First, the cross‐sectional design precluded longitudinal follow‐up of individual patients, although the large sample size and balanced distribution across healing stages provided a representative overview of the temporal sequence. Second, the investigation was conducted in a single centre, potentially introducing selection bias related to patient demographics and wound characteristics. The population mainly consisted of individuals undergoing excision of benign or suspicious melanocytic lesions, limiting extrapolation to traumatic or chronic wounds. Third, the study design was observational and descriptive. Although strong temporal and biological correlations were identified, causality between HFUS features and histological events cannot be definitively inferred. Future research combining HFUS with histopathology, confocal microscopy, or molecular assays could validate the proposed imaging biomarkers.
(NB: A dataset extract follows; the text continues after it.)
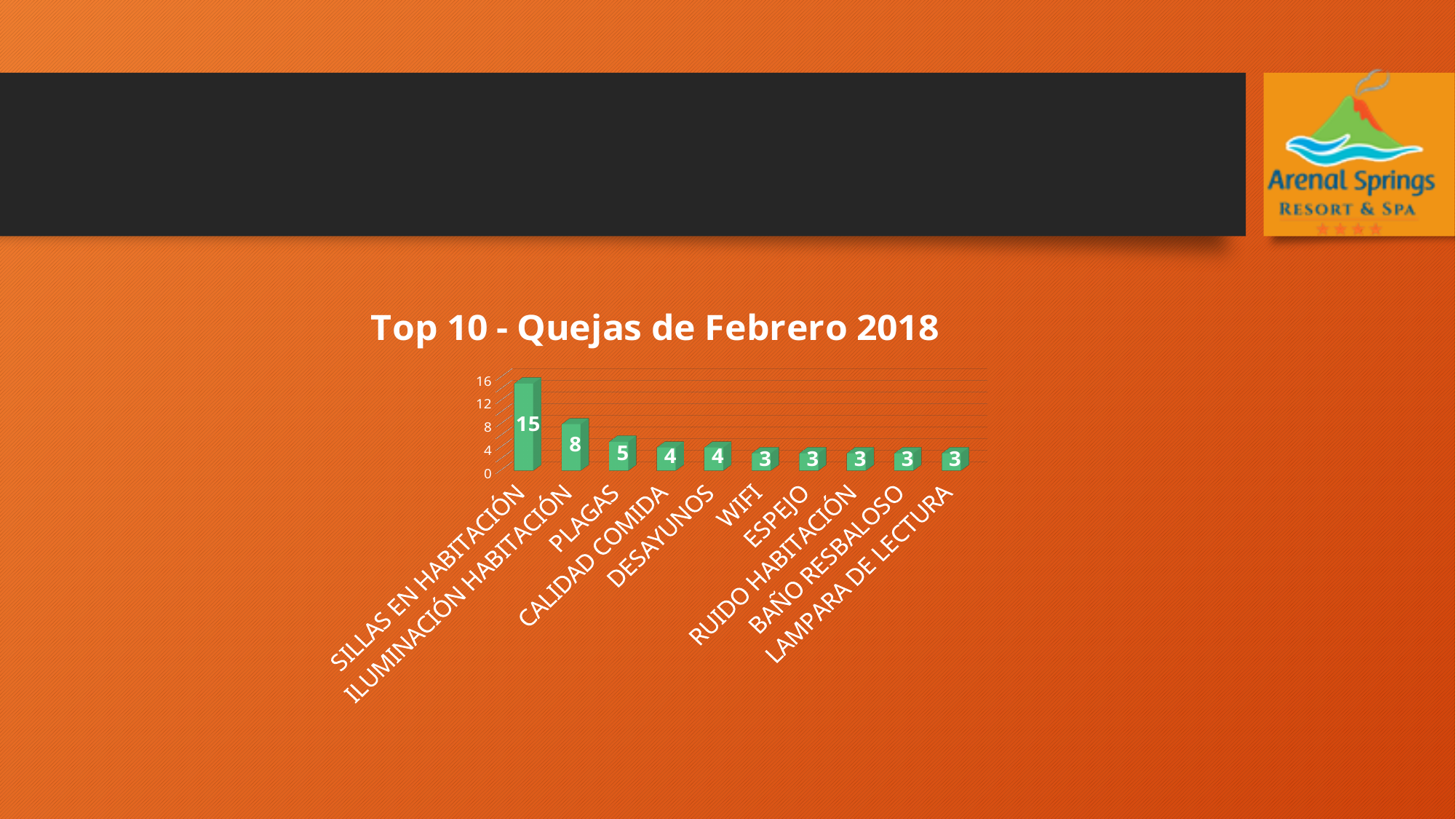
What is the title of the chart? Top 10 - Quejas de Febrero 2018 Which is larger, the value for PLAGAS or the value for DESAYUNOS? PLAGAS Do the values rise or fall from left to right along the x axis? fall What is the value for PLAGAS? 5 What is the value for ILUMINACIÓN HABITACIÓN? 8 Is the value for ILUMINACIÓN HABITACIÓN greater or less than 12? less What is the value for SILLAS EN HABITACIÓN? 15 How many categories are shown in the chart? 10 What kind of chart is shown on the slide? bar chart What is the difference between the values for SILLAS EN HABITACIÓN and ILUMINACIÓN HABITACIÓN? 7 Which category has the highest value? SILLAS EN HABITACIÓN What is the value for WIFI? 3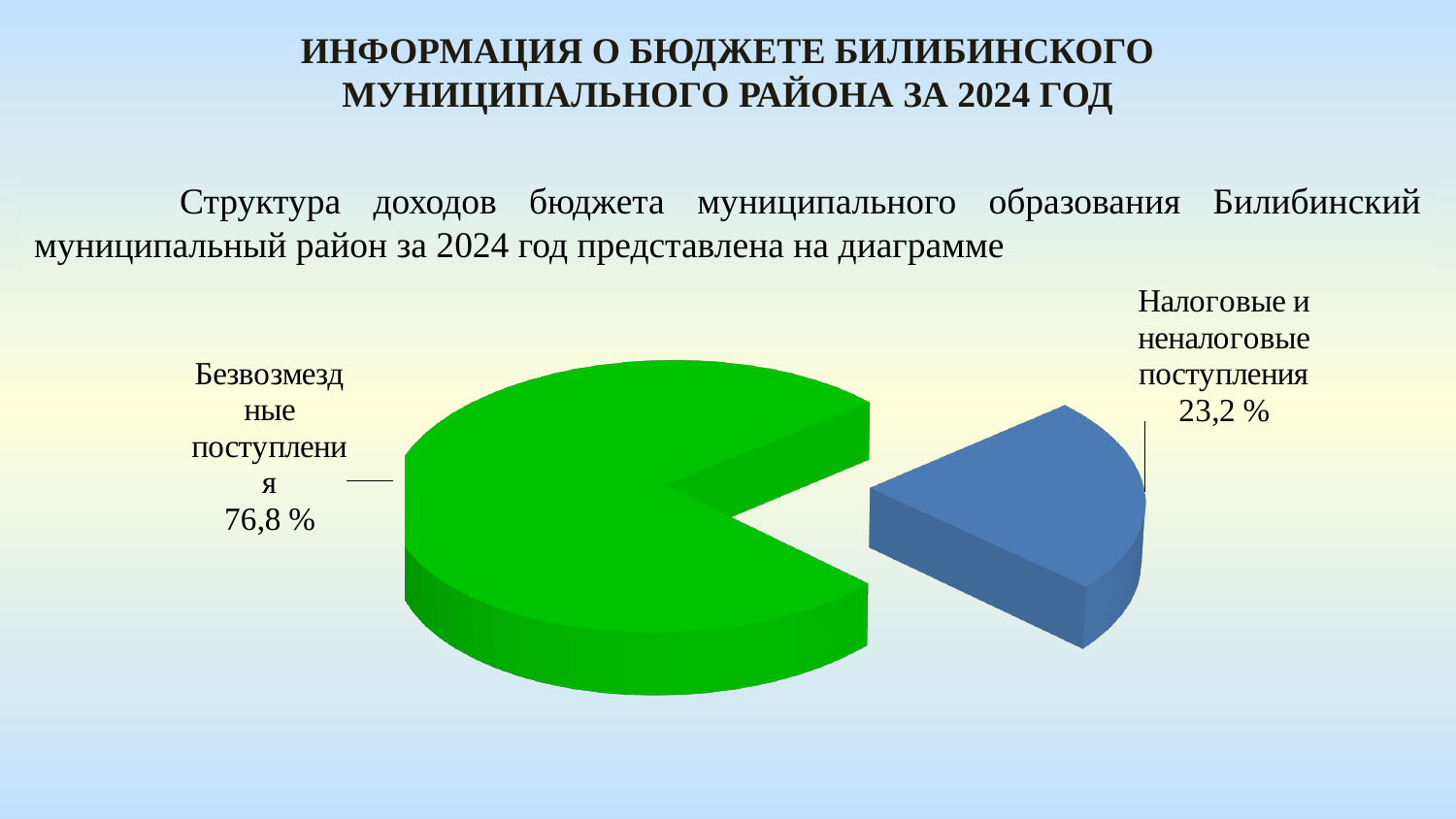
How many slices does the pie chart have? 2 Is the share of "Налоговые и неналоговые поступления" greater or less than 50%? less What colour is the slice for "Безвозмездные поступления"? Green What colour is the slice for "Налоговые и неналоговые поступления"? Blue What share of the pie does "Налоговые и неналоговые поступления" represent? 23,2 % Which category has the smallest slice of the pie? Налоговые и неналоговые поступления Which category has the largest slice of the pie? Безвозмездные поступления What share of the pie does "Безвозмездные поступления" represent? 76,8 % Which is larger: the share of "Безвозмездные поступления" or the share of "Налоговые и неналоговые поступления"? Безвозмездные поступления What kind of chart is shown on the slide? Pie chart What is the difference in percentage points between "Безвозмездные поступления" and "Налоговые и неналоговые поступления"? 53,6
Fourth, while semi‐quantitative scoring of echogenicity and vascularity proved reproducible, it remains partly subjective. Despite these constraints, this study establishes a robust foundation for future phase‐correlated, multi‐parametric HFUS investigations of cutaneous wound healing.
Conclusion
6
High‐frequency ultrasound (HFUS) offers a unique, non‐invasive window into the dynamic architecture of postoperative wound healing. By quantifying structural and vascular parameters—dermal thickness, echogenicity and perfusion—it provides measurable imaging correlates of the biological continuum from inflammation to remodelling. The systematic correspondence between HFUS features and wound‐healing phases underscores its potential as an imaging‐based biomarker framework for objective scar assessment. HFUS not only complements clinical examination but also enables early detection of abnormal healing, paving the way for personalized management and image‐guided therapeutic interventions.
Conflicts of Interest
The authors declare no conflicts of interest.